Grazia Vittadini, Chief Technology Officer, Rolls-Royce, said: “The success of this hydrogen test is an exciting milestone. We only announced our partnership with easyJet in July and we are already off to an incredible start with this landmark achievement. We are pushing the boundaries to discover the zero carbon possibilities of hydrogen, which could help reshape the future of flight.”

Johan Lundgren, CEO of easyJet, added: “This is a real success for our partnership team. We are committed to continuing to support this ground-breaking research because hydrogen offers great possibilities for a range of aircraft, including easyJet-sized aircraft. That will be a huge step forward in meeting the challenge of net zero by 2050.”

(Image: Rolls-Royce)

One of the biggest stumbling blocks facing hydrogen use is that the storage of liquid hydrogen uses four times as much space as that of kerosene for an equivalent amount of power.
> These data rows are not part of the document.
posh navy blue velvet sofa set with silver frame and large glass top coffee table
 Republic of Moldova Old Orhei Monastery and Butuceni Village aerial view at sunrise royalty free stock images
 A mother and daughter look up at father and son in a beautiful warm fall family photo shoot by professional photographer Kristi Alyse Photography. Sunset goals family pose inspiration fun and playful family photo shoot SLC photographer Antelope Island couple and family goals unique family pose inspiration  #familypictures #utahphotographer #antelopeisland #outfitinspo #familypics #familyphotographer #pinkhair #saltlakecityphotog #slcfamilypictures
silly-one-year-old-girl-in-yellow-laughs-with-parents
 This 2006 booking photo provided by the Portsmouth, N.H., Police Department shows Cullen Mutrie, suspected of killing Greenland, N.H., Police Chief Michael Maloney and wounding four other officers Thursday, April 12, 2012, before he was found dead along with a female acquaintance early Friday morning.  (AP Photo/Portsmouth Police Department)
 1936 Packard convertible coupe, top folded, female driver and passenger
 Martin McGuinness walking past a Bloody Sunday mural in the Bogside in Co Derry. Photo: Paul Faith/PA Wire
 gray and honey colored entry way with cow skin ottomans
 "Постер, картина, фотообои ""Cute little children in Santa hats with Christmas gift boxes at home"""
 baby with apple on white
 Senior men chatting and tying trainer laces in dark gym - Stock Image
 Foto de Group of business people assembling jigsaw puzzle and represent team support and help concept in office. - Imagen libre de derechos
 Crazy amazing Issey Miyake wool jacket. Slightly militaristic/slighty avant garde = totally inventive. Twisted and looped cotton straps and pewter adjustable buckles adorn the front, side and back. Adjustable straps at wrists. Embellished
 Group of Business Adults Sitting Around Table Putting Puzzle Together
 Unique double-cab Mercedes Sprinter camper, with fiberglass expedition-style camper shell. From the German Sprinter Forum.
Another is the production of hydrogen itself which is often done using fossil fuels.

The hydrogen used in this test thought was produced using tidal and wind power and is so-called “green hydrogen”.

Secretary of State for Business, Energy and Industrial Strategy, Grant Shapps, said: “The UK is leading the global shift to guilt-free flying, and today’s test by Rolls-Royce and easyJet is an exciting demonstration of how business innovation can transform the way we live our lives. 

“This is a true British success story, with the hydrogen being used to power the jet engine today produced using tidal and wind energy from the Orkney Islands of Scotland – and is a prime example of how we can work together to make aviation cleaner while driving jobs across the country.”

The partnership now plans a series of further rig tests leading up to a full-scale ground test of a Rolls-Royce Pearl 15 jet engine.